Though the project, run by a group of investigators who make up the Concussion Assessment, Research and Education (CARE) Consortium, is less than a year old, the information scientists have already collected shows the potential. Baseline data has already been gathered on 6,500 students, about 225 of whom have suffered concussions and been evaluated.
"A year ago, if someone had said, 'I've got a data set with 20 to 25 concussions,' you'd say that's pretty good," said Steve Broglio, associate professor at Michigan's School of Kinesiology and director of the NeuroSport Research Laboratory. "To now say, 'I've got tenfold of that in Year 1,' you're looking at the possibility of having so many numbers by the end that we'll be able to answer any question."
Broglio is overseeing a branch of the study that looks at clinical effects of concussions -- headaches, balance and memory.
Michael McCrea, the director of brain injury research at the Medical College of Wisconsin, is taking a subset of the athletes -- about 270 -- and doing more extensive testing. Testing in the "Advanced Research Core" will include bloodwork, MRIs and other scanning techniques, and athletes will also be equipped with head-impact sensors to give the scientists a better gauge of the magnitude and location of the hits.
Though the researchers will begin drafting papers in the next six months, the real-world effects of such a large study could take years to tease out. For instance, a key point in the recently settled class-action lawsuit against the NFL is that there is no way to diagnose the concussion-related disease Chronic Traumatic Encephalopathy (CTE) until a patient is dead.
If a way to definitively diagnose CTE in living patients were found, it could dramatically change the landscape of that lawsuit.
"We might tap into that," Broglio said. "I think we'll get there."
Part of getting there, though, will be keeping the funding alive past three years. The researchers are hardly complaining about a $22 million grant, but they know the work could last decades, not merely years.
"I think five years down the road, we'd immediately have a much clearer understanding of what the natural time course of recovery is after this injury, both clinically and physiologically," McCrea said. "More importantly, we'll know what the factors are that predict prognosis and outcome."
That would lead to improved injury management techniques, which could conceivably improve recoveries.
Athletes and military personnel are subject to similar head injuries, which is why both the NCAA and Department of Defence are chipping in on the project.
Among the 21 schools signed up are Michigan, Wisconsin, Delaware, UCLA, Azuza Pacific and the service academies.
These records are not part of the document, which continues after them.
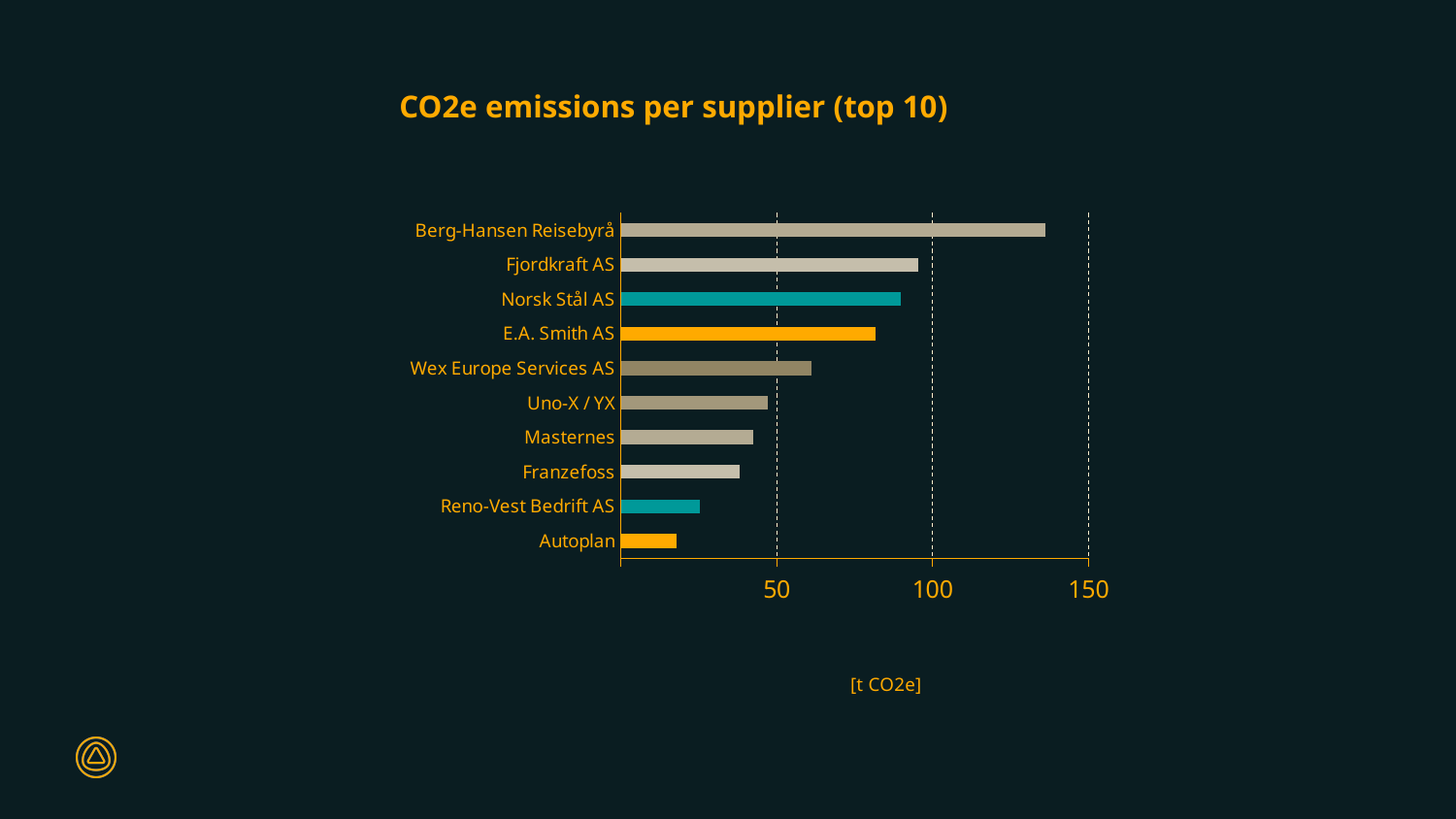
Which has higher CO2e emissions, Wex Europe Services AS or Uno-X / YX? Wex Europe Services AS Is the value for Norsk Stål AS greater or less than 100? less What unit is shown on the x axis of the chart? [t CO2e] Which supplier has the highest CO2e emissions? Berg-Hansen Reisebyrå Is the value for E.A. Smith AS greater or less than 50? greater What kind of chart is shown on the slide? bar chart Is the value for Autoplan greater or less than 50? less What is the title of the chart? CO2e emissions per supplier (top 10) How many suppliers are shown in the chart? 10 Which supplier has the lowest CO2e emissions? Autoplan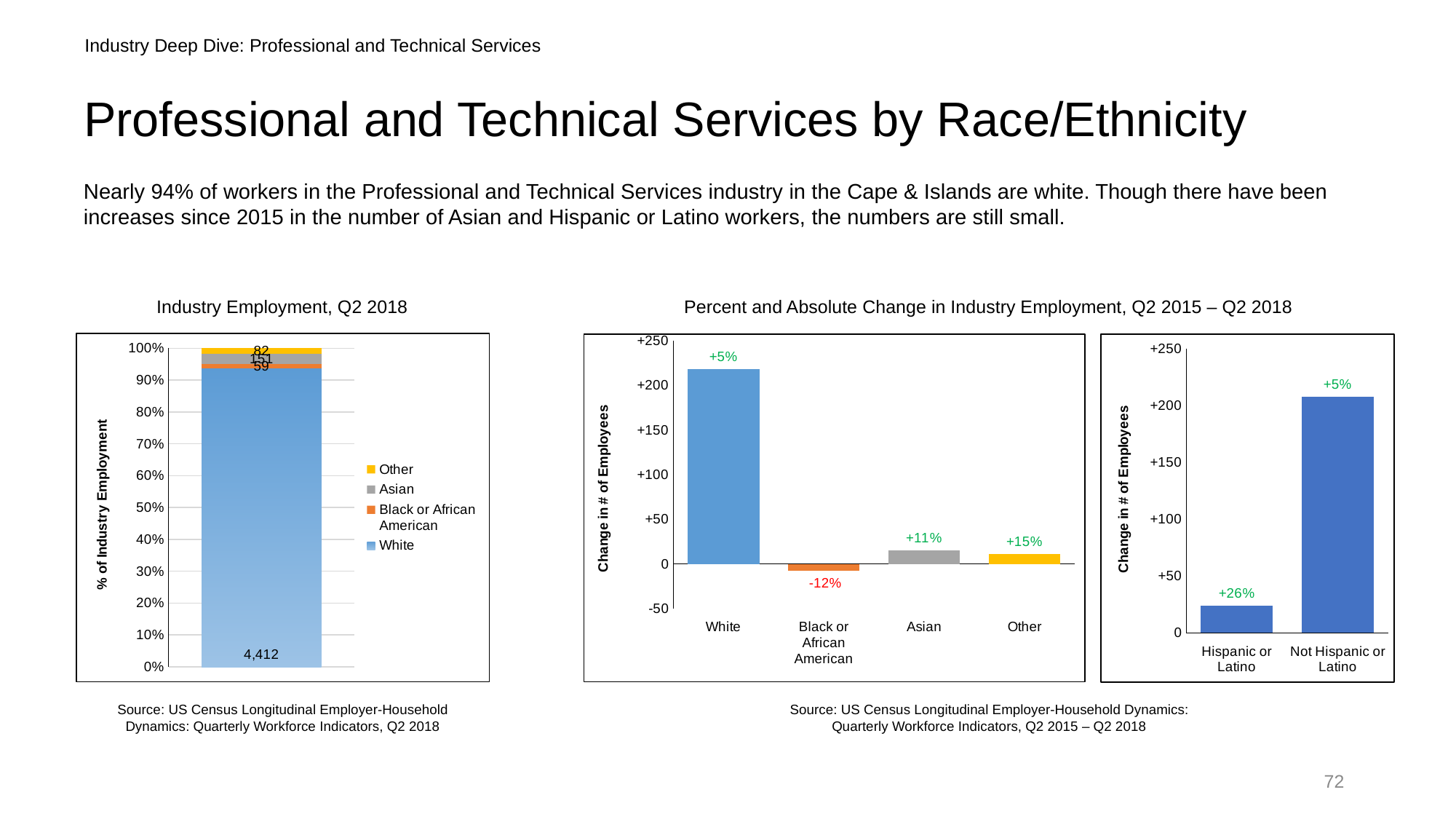
How many series does the legend of the 'Industry Employment, Q2 2018' chart list? 4 In the middle chart (Percent and Absolute Change in Industry Employment by race), which category has the largest change in number of employees? White In the middle chart (Percent and Absolute Change in Industry Employment by race), is the change in number of employees for White greater or less than +200? greater In the rightmost chart (change in employment by Hispanic or Latino status), what percent change is labelled for Hispanic or Latino? +26% In the middle chart (Percent and Absolute Change in Industry Employment by race), what percent change is labelled for Black or African American? -12% In the rightmost chart (change in employment by Hispanic or Latino status), is the change in number of employees for Hispanic or Latino greater or less than +50? less What kind of chart is the 'Industry Employment, Q2 2018' chart? Stacked bar chart In the middle chart (Percent and Absolute Change in Industry Employment by race), which category has the lowest change in number of employees? Black or African American How many categories are shown on the x axis of the middle chart (Percent and Absolute Change in Industry Employment by race)? 4 In the 'Industry Employment, Q2 2018' chart, what value is labelled on the Black or African American segment? 59 In the middle chart (Percent and Absolute Change in Industry Employment by race), what percent change is labelled for White? +5% In the 'Industry Employment, Q2 2018' chart, what value is labelled on the White segment? 4,412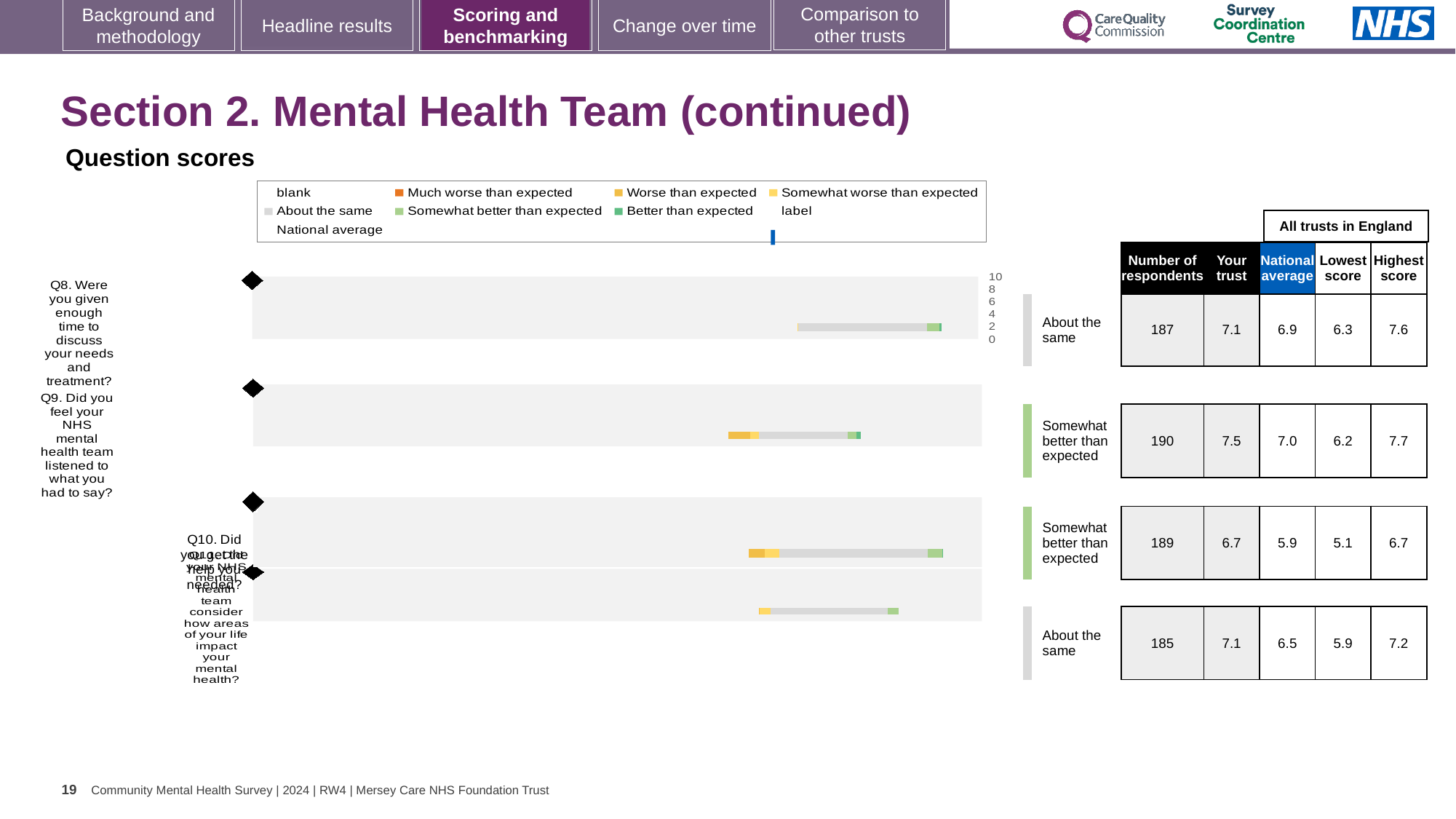
What kind of chart is used to show the question scores on this slide? bar chart Which question has the highest 'Your trust' score? Q9 What is the lowest score among all trusts in England for Q10? 5.1 What is the difference between the 'Your trust' score and the national average for Q9? 0.5 Which question has the lowest national average score? Q10 What is the national average score for Q8 (Were you given enough time to discuss your needs and treatment?)? 6.9 What is the 'Your trust' score for Q9 (Did you feel your NHS mental health team listened to what you had to say?)? 7.5 How many respondents answered Q10 (Did you get the help you needed?)? 189 How many questions (bars) are plotted in the question scores chart? 4 What benchmark category is shown for Q9? Somewhat better than expected What is the highest score among all trusts in England for Q11? 7.2 For Q8, which is larger: the 'Your trust' score or the national average? Your trust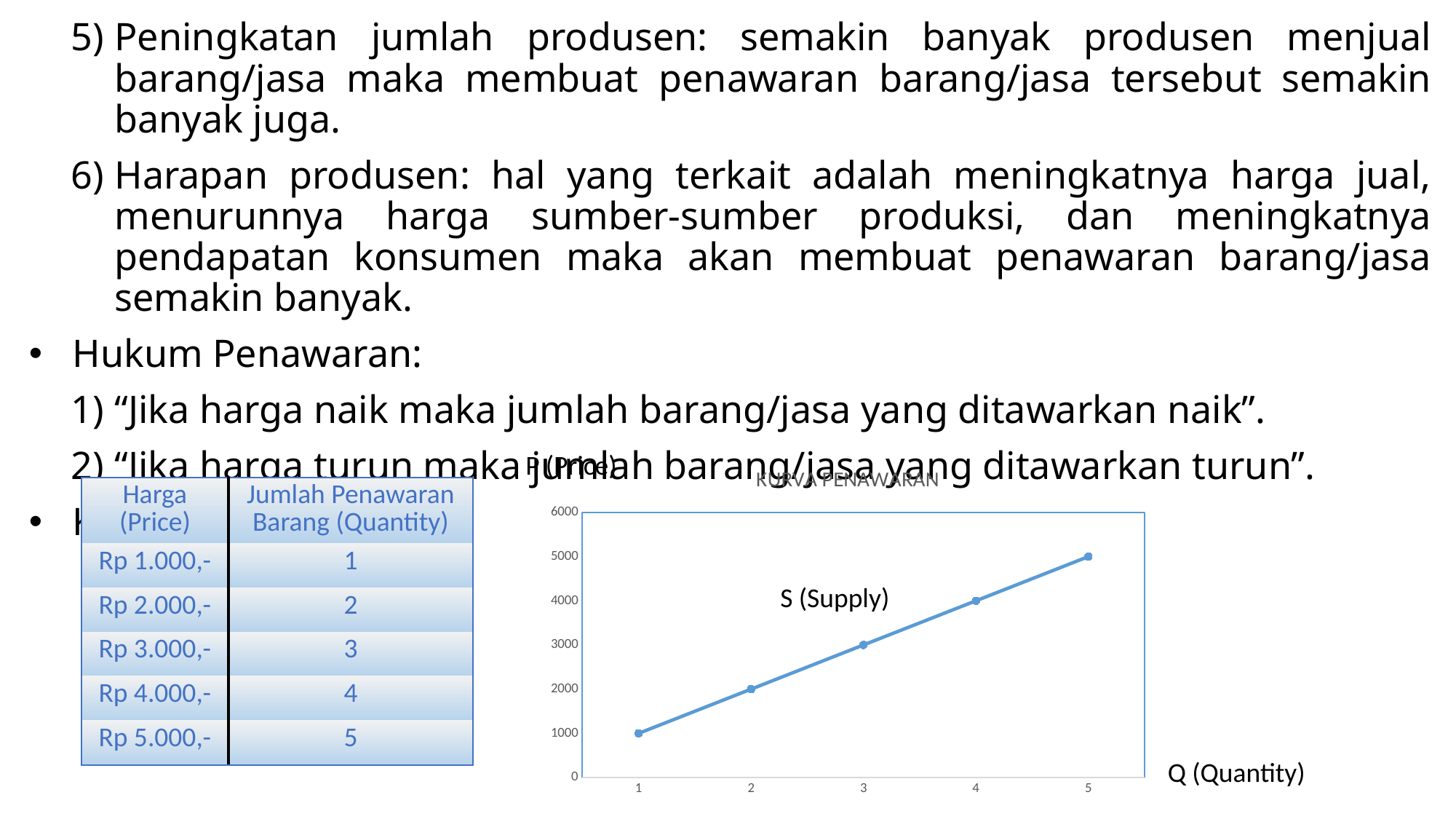
How many data points are plotted on the line chart? 5 What label is written next to the line on the chart? S (Supply) Which is larger on the line chart, the value at x = 2 or the value at x = 4? x = 4 What is the difference between the values at x = 5 and x = 1 on the line chart? 4000 What is the value plotted at x = 5 on the line chart? 5000 What is the value plotted at x = 3 on the line chart? 3000 What is the value plotted at x = 1 on the line chart? 1000 Is the value at x = 4 on the line chart greater or less than 3000? greater Do the values on the line chart rise or fall as the x axis goes from 1 to 5? rise At which x-axis category does the line chart reach its highest value? 5 At which x-axis category does the line chart have its lowest value? 1 What kind of chart is shown on the slide? line chart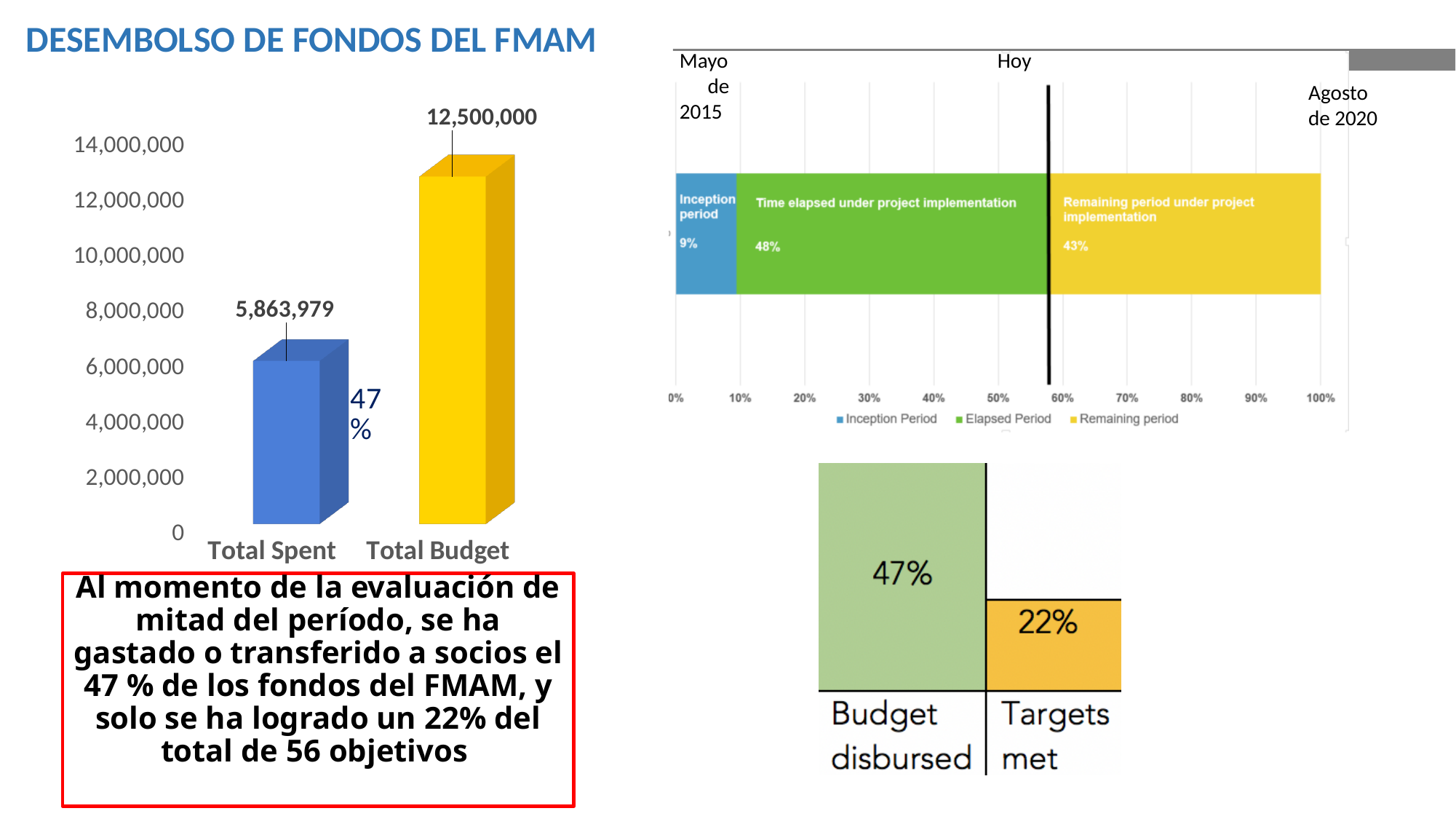
In the bar chart titled 'DESEMBOLSO DE FONDOS DEL FMAM', what is the difference between Total Budget and Total Spent? 6,636,021 In the timeline chart at the top right, what percentage is shown for the Inception period? 9% In the bar chart at the bottom right, what is the value for Budget disbursed? 47% In the bar chart titled 'DESEMBOLSO DE FONDOS DEL FMAM', which category has the higher value, Total Spent or Total Budget? Total Budget In the bar chart titled 'DESEMBOLSO DE FONDOS DEL FMAM', what is the value for Total Spent? 5,863,979 In the bar chart at the bottom right, what is the difference between Budget disbursed and Targets met? 25% In the timeline chart at the top right, how many series does the legend list? 3 In the bar chart titled 'DESEMBOLSO DE FONDOS DEL FMAM', what percentage label is shown next to the Total Spent bar? 47% In the timeline chart at the top right, what percentage is shown for the time elapsed under project implementation? 48% In the bar chart titled 'DESEMBOLSO DE FONDOS DEL FMAM', how many categories are shown? 2 In the bar chart titled 'DESEMBOLSO DE FONDOS DEL FMAM', what is the value for Total Budget? 12,500,000 In the timeline chart at the top right, what percentage is shown for the remaining period under project implementation? 43%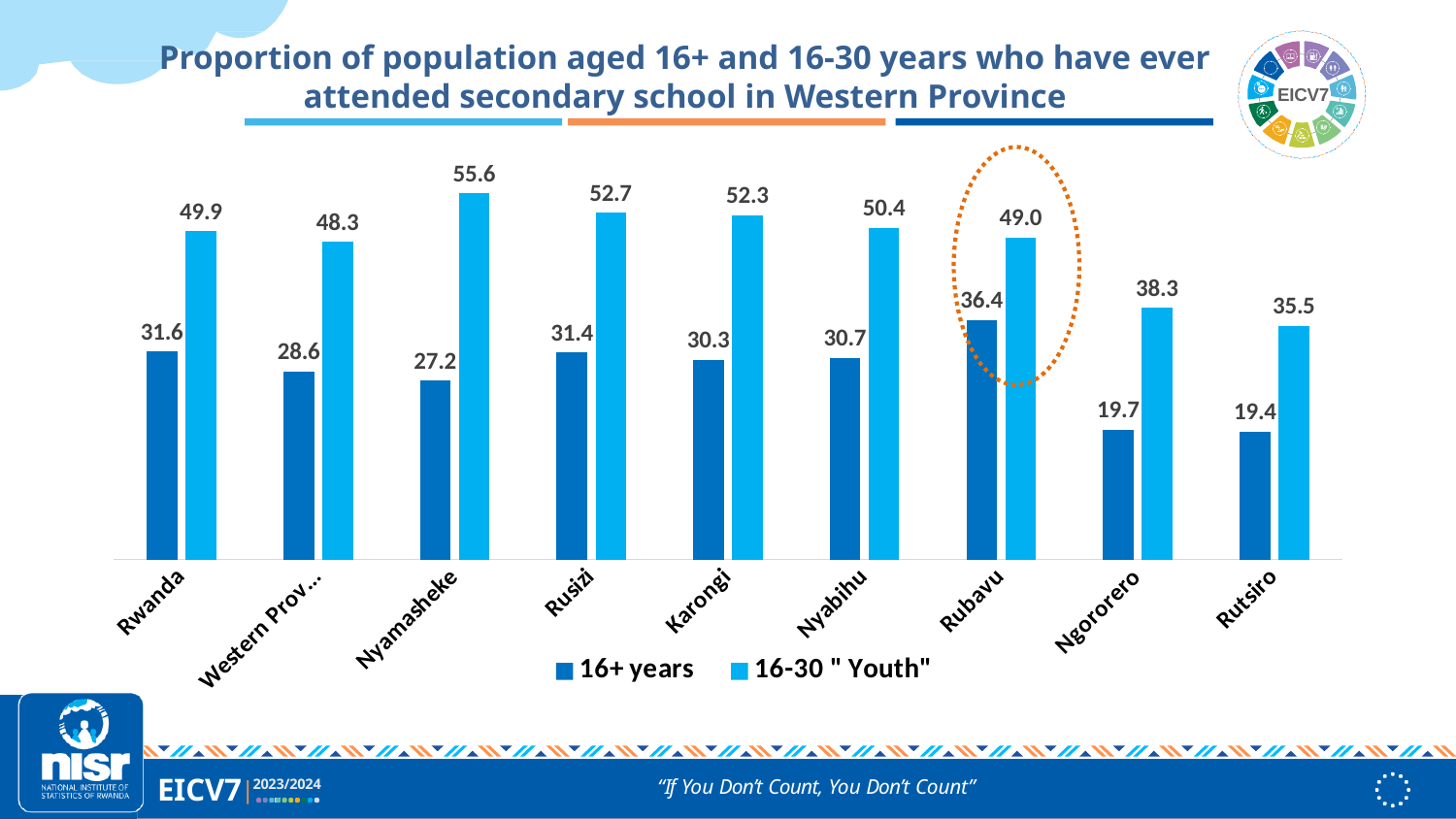
What kind of chart is shown on the slide? Bar chart How many categories are shown on the x axis? 9 What is the difference between the 16-30 "Youth" value and the 16+ years value for Rubavu? 12.6 Which category has the highest value in the 16+ years series? Rubavu What is the value for Rwanda in the 16+ years series? 31.6 Which is larger for Rusizi: the 16+ years value or the 16-30 "Youth" value? 16-30 "Youth" How many series does the legend list? 2 What is the value for Ngororero in the 16+ years series? 19.7 What is the value for Nyamasheke in the 16-30 "Youth" series? 55.6 Which category has the highest value in the 16-30 "Youth" series? Nyamasheke Which category is highlighted with a dashed orange circle? Rubavu Which category has the lowest value in the 16+ years series? Rutsiro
Broglio is hoping to bring the total to 30 colleges.
McCrea said "it takes a small army" of athletic trainers and others at each university to keep track of the testing. Thomas McAllister, chair of the Indiana School of Medicine Department of Psychiatry, is overseeing the administrative part of the consortium, managing the paperwork and results.
The end result for all the data these scientists collect may not be known for decades.
"It's a daunting number," McCrea said of the thousands enrolled in the program. "But it will give us a never-before level of understanding" of the effects of concussions.